_PROVIDED PASSAGE:_
"""

Punke worked as an adjunct professor at the University of Montana in the past and is the author of three books. The 2015 film adaptation of his novel “The Revenant” won three Academy Awards.

After one term in the U.S. House, Daines defeated then-state Rep. Amanda Curtis, D-Butte, in 2014 to cross over to the Senate. Curtis replaced incumbent John Walsh late in the election cycle after Walsh dropped out amid a New York Times report that he plagiarized part of a 2007 research paper submitted to the U.S. Army War College.

Whether having a candidate with a longer-running campaign makes a difference for Montana Democrats against the incumbent Daines remains to be seen.

“It is true, a more established campaign, that certainly gives a Democratic candidate more time to raise money and to get their argument, their narrative they want out,” Carroll College associate professor of political science Jeremy Johnson said Monday. “On the other hand, that will probably not be sufficient for any Democrat. They need some luck and they also need to really connect with the voters and make arguments and make clear why Daines should not be elected.”

Regarding Collins’ campaign announcement, a spokesperson for Daines' campaign said Monday that the senator “looks forward to having thoughtful conversations during this campaign on how to best protect our Montana way of life and create good-paying Montana jobs.”

Wasting no time, the Montana Republican Party sent out a fundraising email Monday afternoon calling Collins a “media sensation” and “nothing short of a DREAM candidate for Montana Democrats” but also claiming he would be “a rubber stamp for the far-left's radical agenda” in Washington.

“He'll stand against President Trump every chance he gets and be in lockstep with Alexandria Ocasio-Cortez and Bernie Sanders — and not with Montanans,” the email read.

"""

_PROBLEM 1:_
List every college or university named in the news passage about the Montana Senate race.
The records have no connection to the text above them.

_RAW RECORDS:_
"""

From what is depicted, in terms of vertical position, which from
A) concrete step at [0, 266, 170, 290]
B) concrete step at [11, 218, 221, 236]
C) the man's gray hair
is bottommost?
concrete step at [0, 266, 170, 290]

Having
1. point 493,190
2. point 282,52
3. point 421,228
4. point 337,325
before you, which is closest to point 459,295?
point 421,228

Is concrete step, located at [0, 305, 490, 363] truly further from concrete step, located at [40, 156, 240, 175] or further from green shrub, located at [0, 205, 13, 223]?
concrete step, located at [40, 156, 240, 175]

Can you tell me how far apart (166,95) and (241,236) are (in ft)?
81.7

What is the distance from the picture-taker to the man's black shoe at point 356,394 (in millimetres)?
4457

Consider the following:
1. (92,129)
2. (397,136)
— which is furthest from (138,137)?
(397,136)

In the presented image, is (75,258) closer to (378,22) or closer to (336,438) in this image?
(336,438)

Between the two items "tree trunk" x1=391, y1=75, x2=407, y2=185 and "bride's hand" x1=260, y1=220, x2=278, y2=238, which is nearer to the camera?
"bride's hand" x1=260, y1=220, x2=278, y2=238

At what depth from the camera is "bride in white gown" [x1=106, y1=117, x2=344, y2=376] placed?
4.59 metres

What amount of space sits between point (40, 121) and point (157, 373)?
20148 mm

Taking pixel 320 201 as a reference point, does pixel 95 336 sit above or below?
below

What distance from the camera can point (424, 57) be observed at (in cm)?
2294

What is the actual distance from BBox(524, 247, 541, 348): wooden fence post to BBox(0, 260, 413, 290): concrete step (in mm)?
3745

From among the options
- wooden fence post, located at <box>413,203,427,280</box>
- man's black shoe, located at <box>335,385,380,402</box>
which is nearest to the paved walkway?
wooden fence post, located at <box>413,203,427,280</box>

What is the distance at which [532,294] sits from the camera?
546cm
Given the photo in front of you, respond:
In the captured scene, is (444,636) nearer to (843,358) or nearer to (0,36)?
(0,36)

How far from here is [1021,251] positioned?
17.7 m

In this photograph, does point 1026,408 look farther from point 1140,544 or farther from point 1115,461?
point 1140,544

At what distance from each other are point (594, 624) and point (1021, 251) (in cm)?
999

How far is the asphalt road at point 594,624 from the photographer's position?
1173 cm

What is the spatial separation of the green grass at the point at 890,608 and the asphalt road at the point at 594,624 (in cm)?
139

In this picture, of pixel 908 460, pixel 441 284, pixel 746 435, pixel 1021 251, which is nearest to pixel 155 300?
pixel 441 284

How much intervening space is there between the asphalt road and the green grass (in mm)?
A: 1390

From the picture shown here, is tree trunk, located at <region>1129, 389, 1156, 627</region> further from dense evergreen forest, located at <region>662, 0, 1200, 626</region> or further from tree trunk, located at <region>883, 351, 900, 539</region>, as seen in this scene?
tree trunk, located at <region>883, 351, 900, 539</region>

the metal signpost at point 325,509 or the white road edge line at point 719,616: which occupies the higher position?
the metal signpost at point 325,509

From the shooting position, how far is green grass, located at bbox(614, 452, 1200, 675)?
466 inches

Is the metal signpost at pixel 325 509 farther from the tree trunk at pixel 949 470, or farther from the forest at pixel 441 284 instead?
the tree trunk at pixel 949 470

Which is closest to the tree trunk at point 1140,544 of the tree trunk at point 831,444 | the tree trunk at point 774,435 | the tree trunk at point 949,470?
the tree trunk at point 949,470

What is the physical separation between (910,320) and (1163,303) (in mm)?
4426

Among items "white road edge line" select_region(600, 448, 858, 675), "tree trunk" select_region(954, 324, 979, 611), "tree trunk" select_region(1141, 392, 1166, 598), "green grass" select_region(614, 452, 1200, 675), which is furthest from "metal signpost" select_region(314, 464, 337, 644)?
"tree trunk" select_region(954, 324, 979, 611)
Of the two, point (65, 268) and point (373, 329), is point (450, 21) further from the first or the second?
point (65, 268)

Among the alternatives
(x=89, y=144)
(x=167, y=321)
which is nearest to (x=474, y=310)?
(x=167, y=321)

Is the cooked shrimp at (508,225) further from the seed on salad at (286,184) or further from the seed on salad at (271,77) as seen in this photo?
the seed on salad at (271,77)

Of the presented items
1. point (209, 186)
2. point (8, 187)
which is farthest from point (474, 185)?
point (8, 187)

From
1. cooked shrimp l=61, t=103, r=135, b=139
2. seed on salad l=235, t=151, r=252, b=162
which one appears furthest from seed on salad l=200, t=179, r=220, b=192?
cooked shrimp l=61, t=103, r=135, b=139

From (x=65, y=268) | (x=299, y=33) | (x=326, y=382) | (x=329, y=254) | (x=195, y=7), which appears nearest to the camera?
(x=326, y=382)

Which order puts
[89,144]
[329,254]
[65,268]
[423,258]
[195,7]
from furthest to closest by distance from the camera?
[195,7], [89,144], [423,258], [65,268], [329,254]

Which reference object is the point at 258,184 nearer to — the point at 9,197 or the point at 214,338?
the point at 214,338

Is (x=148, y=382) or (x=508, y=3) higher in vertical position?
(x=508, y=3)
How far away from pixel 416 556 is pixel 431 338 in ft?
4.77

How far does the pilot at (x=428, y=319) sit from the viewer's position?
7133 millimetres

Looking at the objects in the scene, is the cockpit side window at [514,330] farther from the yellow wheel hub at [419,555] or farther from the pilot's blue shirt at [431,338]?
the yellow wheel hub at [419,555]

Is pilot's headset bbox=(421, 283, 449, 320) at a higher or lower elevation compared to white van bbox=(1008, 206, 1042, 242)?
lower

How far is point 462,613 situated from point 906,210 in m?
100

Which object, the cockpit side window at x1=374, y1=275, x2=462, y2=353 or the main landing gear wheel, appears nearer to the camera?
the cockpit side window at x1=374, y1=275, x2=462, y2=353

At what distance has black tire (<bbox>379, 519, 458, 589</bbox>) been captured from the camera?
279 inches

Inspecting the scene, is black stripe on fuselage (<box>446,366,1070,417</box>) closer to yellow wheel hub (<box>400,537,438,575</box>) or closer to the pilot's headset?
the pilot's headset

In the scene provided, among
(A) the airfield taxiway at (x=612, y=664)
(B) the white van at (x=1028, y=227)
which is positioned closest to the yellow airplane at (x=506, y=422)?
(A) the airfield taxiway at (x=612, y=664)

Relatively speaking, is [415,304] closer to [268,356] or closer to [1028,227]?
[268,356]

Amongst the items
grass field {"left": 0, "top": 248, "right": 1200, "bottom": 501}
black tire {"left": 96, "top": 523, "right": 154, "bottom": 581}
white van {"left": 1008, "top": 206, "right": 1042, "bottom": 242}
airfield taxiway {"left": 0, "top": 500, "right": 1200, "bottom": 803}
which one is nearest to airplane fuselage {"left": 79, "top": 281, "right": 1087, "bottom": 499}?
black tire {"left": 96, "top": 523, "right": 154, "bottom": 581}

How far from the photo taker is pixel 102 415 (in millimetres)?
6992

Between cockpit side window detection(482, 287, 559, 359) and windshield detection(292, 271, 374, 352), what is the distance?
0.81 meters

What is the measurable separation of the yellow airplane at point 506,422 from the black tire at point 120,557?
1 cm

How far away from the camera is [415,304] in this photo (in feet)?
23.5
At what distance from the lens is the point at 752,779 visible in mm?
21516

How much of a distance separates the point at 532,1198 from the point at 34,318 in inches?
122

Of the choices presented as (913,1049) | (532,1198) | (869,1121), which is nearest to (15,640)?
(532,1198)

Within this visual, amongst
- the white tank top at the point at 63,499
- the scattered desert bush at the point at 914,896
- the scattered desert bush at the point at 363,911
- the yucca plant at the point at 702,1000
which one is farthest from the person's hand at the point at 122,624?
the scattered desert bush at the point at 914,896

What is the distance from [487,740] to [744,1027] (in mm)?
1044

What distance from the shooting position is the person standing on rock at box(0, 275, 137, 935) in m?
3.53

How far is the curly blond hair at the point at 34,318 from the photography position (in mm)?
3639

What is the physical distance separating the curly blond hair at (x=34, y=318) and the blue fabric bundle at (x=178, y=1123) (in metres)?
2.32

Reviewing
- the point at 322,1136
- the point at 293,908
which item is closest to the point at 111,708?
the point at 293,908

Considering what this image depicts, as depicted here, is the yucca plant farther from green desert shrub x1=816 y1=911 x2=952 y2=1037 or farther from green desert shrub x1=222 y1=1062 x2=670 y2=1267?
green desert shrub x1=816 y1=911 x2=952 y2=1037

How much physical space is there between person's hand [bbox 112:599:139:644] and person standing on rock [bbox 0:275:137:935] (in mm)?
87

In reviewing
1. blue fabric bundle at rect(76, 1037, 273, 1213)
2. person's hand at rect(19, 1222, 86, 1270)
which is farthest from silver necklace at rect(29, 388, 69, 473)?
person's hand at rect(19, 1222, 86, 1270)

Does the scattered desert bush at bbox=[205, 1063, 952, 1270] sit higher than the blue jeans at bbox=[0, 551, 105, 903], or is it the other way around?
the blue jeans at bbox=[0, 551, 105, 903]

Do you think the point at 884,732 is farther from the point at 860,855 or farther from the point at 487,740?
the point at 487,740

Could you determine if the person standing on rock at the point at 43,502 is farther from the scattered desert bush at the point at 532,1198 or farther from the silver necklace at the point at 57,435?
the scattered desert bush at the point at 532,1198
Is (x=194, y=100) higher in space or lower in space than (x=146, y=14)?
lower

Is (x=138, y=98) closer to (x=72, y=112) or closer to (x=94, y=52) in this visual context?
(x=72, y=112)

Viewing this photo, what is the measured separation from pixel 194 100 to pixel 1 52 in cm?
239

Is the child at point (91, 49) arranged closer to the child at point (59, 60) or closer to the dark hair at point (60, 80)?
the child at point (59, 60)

"""

_PROBLEM 2:_
Reproduce the records word for word, covering the stretch from the start of the records through the line that contains "4.59 metres".

_EXPECTED OUTPUT 1:_
University of Montana, U.S. Army War College, Carroll College

_EXPECTED OUTPUT 2:_
From what is depicted, in terms of vertical position, which from
A) concrete step at [0, 266, 170, 290]
B) concrete step at [11, 218, 221, 236]
C) the man's gray hair
is bottommost?
concrete step at [0, 266, 170, 290]

Having
1. point 493,190
2. point 282,52
3. point 421,228
4. point 337,325
before you, which is closest to point 459,295?
point 421,228

Is concrete step, located at [0, 305, 490, 363] truly further from concrete step, located at [40, 156, 240, 175] or further from green shrub, located at [0, 205, 13, 223]?
concrete step, located at [40, 156, 240, 175]

Can you tell me how far apart (166,95) and (241,236) are (in ft)?
81.7

What is the distance from the picture-taker to the man's black shoe at point 356,394 (in millimetres)?
4457

Consider the following:
1. (92,129)
2. (397,136)
— which is furthest from (138,137)?
(397,136)

In the presented image, is (75,258) closer to (378,22) or closer to (336,438) in this image?
(336,438)

Between the two items "tree trunk" x1=391, y1=75, x2=407, y2=185 and "bride's hand" x1=260, y1=220, x2=278, y2=238, which is nearer to the camera?
"bride's hand" x1=260, y1=220, x2=278, y2=238

At what depth from the camera is "bride in white gown" [x1=106, y1=117, x2=344, y2=376] placed?
4.59 metres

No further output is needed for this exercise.